Re: [PATCH v2] Re: OpenMP: Generate SIMD clones for functions with "declare target"

2022-09-30 Thread Jakub Jelinek via Gcc-patches
On Wed, Sep 21, 2022 at 09:17:18PM -0600, Sandra Loosemore wrote:
> On 9/14/22 12:12, Jakub Jelinek wrote:
> 
> > If it is pure optimization thing and purely keyed on the definition,
> > all the simd clones should be local to the TU, never exported from it.
> 
> OK, here is a revised patch that addresses that.  x86_64 target also
> generates a different set of clones for functions with internal linkage vs
> external so I hacked that to treat these implicit clones in the same way as
> other internal clones.
> 
> There is an existing problem with internal "declare simd" clones in that
> nothing ever DCEs clones that end up not being useful, or does a scan of the
> code in the compilation unit before clone generation to avoid generating
> useless clones in the first place.  I haven't tried to solve that problem,
> but I did attempt to mitigate it for these implicit "declare target" clones
> by tagging the option OPT_LEVELS_2_PLUS_SPEED_ONLY (instead of enabling it
> by default all the time) so the clones are not generated by default at -Os
> and -Og.  I added a couple new test cases to check this.

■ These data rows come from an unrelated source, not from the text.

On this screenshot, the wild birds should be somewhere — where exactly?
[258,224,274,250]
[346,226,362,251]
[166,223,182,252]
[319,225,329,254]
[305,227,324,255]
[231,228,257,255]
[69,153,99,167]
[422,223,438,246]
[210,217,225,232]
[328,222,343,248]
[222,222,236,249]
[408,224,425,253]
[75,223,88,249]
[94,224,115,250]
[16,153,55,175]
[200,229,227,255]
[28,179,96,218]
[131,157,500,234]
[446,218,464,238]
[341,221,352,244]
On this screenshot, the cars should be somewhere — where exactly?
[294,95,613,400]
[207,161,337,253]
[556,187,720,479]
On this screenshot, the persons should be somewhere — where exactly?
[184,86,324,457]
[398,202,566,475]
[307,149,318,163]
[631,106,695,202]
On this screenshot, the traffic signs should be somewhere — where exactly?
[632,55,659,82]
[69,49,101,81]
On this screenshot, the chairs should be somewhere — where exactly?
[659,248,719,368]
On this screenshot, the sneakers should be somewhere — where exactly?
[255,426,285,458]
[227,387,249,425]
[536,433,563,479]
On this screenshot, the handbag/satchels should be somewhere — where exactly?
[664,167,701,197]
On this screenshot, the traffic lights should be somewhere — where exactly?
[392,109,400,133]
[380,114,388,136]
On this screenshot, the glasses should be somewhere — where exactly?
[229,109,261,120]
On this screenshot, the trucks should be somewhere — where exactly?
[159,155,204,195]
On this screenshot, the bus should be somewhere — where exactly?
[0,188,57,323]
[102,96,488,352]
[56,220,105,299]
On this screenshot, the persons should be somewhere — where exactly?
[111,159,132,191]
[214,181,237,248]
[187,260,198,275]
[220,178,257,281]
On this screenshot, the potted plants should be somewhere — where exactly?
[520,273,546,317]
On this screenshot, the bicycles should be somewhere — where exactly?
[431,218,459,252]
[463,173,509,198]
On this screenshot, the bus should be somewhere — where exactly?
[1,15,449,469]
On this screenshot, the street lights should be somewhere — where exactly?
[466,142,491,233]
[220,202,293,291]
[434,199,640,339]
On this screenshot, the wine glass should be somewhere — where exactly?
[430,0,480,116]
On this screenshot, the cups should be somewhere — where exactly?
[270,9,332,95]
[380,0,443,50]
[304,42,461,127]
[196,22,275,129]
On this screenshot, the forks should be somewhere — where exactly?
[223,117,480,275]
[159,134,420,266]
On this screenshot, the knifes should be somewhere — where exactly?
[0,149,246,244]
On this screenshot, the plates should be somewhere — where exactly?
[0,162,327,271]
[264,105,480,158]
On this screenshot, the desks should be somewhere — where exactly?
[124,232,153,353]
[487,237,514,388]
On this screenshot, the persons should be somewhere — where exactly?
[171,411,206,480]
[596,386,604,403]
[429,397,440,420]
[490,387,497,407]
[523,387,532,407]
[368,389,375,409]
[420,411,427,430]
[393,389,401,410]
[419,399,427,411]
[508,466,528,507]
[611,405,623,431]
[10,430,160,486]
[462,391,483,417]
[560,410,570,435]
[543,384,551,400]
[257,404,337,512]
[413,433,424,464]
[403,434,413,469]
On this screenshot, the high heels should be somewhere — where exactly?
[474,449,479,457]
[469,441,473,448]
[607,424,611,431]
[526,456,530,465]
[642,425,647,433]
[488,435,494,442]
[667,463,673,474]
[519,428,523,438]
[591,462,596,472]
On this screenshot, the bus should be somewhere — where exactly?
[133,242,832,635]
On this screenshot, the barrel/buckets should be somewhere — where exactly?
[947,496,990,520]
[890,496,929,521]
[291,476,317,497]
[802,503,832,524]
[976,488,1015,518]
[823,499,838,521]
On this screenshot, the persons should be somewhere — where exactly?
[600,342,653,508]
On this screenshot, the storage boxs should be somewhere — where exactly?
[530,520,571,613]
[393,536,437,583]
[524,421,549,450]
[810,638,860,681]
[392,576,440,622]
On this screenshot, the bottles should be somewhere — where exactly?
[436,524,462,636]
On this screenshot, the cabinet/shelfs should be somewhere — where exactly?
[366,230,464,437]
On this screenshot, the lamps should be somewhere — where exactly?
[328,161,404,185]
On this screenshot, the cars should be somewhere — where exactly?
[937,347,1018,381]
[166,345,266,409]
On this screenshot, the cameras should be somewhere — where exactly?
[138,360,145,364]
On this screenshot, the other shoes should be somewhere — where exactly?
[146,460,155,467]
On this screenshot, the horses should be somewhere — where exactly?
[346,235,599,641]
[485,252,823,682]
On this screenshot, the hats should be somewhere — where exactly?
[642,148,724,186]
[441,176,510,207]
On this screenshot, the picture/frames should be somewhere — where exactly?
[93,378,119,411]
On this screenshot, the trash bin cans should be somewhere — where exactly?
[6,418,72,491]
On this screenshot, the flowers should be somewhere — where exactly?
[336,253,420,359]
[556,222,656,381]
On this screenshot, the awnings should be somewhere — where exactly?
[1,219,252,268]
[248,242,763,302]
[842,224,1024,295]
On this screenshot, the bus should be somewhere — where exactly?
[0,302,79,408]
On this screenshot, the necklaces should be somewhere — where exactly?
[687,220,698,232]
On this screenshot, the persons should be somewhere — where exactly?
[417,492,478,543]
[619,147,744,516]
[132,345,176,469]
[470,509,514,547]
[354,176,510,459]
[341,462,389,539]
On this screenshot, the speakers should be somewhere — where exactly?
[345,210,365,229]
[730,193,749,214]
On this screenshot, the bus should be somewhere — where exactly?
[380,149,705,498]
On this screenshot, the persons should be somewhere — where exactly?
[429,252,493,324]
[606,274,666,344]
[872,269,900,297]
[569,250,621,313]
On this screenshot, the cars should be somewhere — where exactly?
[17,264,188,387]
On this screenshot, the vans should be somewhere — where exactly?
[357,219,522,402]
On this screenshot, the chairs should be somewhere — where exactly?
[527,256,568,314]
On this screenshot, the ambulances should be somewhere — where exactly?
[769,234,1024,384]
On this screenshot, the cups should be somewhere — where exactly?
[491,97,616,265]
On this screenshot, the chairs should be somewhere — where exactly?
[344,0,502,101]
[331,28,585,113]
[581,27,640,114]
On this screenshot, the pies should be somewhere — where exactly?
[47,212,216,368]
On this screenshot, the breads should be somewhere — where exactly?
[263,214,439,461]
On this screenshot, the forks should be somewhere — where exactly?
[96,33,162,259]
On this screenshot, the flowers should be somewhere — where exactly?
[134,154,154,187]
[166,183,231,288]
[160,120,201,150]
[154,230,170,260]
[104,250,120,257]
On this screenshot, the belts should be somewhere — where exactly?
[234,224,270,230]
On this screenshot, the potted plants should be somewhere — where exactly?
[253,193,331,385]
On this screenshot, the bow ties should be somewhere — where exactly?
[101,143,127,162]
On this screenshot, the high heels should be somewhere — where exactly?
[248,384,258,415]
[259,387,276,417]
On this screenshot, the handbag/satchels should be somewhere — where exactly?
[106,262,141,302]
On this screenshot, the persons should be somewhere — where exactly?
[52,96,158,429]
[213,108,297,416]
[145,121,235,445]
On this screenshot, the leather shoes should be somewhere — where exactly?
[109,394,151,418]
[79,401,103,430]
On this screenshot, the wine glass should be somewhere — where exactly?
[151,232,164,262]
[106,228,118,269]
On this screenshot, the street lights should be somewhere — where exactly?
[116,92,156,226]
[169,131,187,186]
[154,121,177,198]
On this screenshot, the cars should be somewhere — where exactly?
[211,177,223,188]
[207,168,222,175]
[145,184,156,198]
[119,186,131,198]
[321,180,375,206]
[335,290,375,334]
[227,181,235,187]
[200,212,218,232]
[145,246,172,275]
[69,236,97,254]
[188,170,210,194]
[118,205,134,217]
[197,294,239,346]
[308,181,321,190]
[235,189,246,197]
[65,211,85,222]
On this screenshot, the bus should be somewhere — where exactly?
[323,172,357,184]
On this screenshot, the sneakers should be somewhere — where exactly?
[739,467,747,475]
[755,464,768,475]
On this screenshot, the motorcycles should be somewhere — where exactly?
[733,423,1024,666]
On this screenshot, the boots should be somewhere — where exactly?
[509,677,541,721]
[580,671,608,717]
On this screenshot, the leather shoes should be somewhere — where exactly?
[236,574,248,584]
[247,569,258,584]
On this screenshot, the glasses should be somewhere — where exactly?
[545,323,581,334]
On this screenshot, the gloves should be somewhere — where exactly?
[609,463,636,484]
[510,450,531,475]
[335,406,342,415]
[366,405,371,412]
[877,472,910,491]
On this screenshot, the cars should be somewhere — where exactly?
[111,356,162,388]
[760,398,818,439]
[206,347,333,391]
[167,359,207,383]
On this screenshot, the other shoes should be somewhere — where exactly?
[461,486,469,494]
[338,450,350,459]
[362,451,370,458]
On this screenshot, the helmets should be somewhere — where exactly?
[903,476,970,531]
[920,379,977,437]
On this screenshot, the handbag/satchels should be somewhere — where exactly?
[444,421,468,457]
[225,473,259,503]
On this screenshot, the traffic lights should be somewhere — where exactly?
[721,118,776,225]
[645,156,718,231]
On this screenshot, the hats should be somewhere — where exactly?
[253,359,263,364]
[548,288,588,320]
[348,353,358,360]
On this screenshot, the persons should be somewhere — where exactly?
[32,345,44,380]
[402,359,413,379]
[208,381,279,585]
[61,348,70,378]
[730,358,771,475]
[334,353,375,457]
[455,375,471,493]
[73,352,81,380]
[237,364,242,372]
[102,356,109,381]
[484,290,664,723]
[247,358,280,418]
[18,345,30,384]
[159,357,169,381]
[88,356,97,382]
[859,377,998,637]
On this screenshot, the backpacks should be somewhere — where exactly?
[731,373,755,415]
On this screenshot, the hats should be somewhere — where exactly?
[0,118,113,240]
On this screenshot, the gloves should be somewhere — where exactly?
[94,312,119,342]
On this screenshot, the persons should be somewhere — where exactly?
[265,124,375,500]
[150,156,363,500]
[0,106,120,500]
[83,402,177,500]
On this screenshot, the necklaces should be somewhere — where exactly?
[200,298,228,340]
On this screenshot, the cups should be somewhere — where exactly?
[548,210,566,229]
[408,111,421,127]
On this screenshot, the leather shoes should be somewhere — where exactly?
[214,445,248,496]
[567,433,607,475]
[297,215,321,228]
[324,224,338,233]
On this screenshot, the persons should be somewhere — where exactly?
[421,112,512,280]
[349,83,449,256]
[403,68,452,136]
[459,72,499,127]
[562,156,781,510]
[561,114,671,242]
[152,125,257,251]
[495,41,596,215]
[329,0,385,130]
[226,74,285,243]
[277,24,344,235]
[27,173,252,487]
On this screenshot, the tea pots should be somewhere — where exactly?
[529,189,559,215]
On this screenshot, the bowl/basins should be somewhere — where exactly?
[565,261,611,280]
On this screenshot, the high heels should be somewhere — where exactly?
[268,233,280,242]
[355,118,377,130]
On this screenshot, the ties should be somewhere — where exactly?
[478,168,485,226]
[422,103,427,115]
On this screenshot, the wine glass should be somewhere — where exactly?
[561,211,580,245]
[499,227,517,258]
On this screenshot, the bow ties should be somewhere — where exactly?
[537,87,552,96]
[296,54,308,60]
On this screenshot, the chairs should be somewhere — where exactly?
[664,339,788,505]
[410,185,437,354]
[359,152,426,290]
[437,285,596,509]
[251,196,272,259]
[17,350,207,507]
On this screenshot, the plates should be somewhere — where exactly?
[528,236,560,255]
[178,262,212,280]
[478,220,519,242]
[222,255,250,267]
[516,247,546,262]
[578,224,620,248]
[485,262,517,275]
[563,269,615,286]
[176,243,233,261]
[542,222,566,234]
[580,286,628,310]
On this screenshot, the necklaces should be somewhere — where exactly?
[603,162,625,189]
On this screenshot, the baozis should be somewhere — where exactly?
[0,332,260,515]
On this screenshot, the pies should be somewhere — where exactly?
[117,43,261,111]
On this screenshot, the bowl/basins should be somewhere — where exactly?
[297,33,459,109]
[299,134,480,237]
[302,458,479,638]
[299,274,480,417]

We've discussed this at Cauldron.  Especially for this patch, but less
urgently for explicit declare simd on non-exported functions (less urgently
just because people don't mark everything declare simd usually) solving the
above is essential.  I don't say it can't be done incrementally, but if the
patch is added to trunk, it needs to be solved before 13 branches.
We need to arrange cgraph to process the declare simd clones after the
callers of the corresponding main function, so that by the time we try to
post-IPA optimize the clones we can see if they were actually used or not
and if not, throw them away.

On the other side, for the implicit declare simd (in explicit case it is
user's choice), maybe it might be useful to actually see if the function clone
is vectorizable before deciding whether to actually make use of it.
Because I doubt it will be a good optimization if we clone it, push
arguments into vectors, then because vectorization failed take it appart,
do a serial loop, create return vector from the scalar results and return.
Though, thinking more about it, for the amdgcn case maybe it is worth even
in that case if we manage to vectorize the caller.  Because if failed
vectorization on admgcn means we perform significantly slower, it can be
helpful to have even partial vectorization, vectorize statements that can
be vectorized and for others use a scalar loop.  Our vectorizer is not
prepared to do that right now I believe (which is why e.g. for
#pragma omp ordered simd we just make the whole loop non-vectorizable,
rather than using a scalar loop for stuff in there and vectorize the rest),
but with this optimization we'd effectively achieve that at least at
function call boundaries (though, only in one direction, if the caller can
be vectorized and callee can't; no optimization if caller can't and callee
could be).

> +/* Helper function for mark_auto_simd_clone; return false if the statement
> +   violates restrictions for an "omp declare simd" function.  Specifically,
> +   the function must not
> +   - throw or call setjmp/longjmp
> +   - write memory that could alias parallel calls
> +   - include openmp directives or calls
> +   - call functions that might do those things */
> +
> +static bool
> +auto_simd_check_stmt (gimple *stmt, tree outer)
> +{
> +  tree decl;
> +
> +  switch (gimple_code (stmt))
> +{
> +case GIMPLE_CALL:
> +  decl = gimple_call_fndecl (stmt);
> +
> +  /* We can't know whether indirect calls are safe.  */
> +  if (decl == NULL_TREE)
> + return false;

What about internal function calls?  Are all of them undesirable, or
some of them?  We do have const / pure ifns, ...
> +
> +  /* Calls to functions that are CONST or PURE are ok.  */
> +  if (gimple_call_flags (stmt) & (ECF_CONST | ECF_PURE))
> + break;
> +
> +  /* Calls to functions that are already marked "omp declare simd" are
> +  OK.  */
> +  if (lookup_attribute ("omp declare simd", DECL_ATTRIBUTES (decl)))
> + break;

You could instead look up the cgraph simd clone info for the function...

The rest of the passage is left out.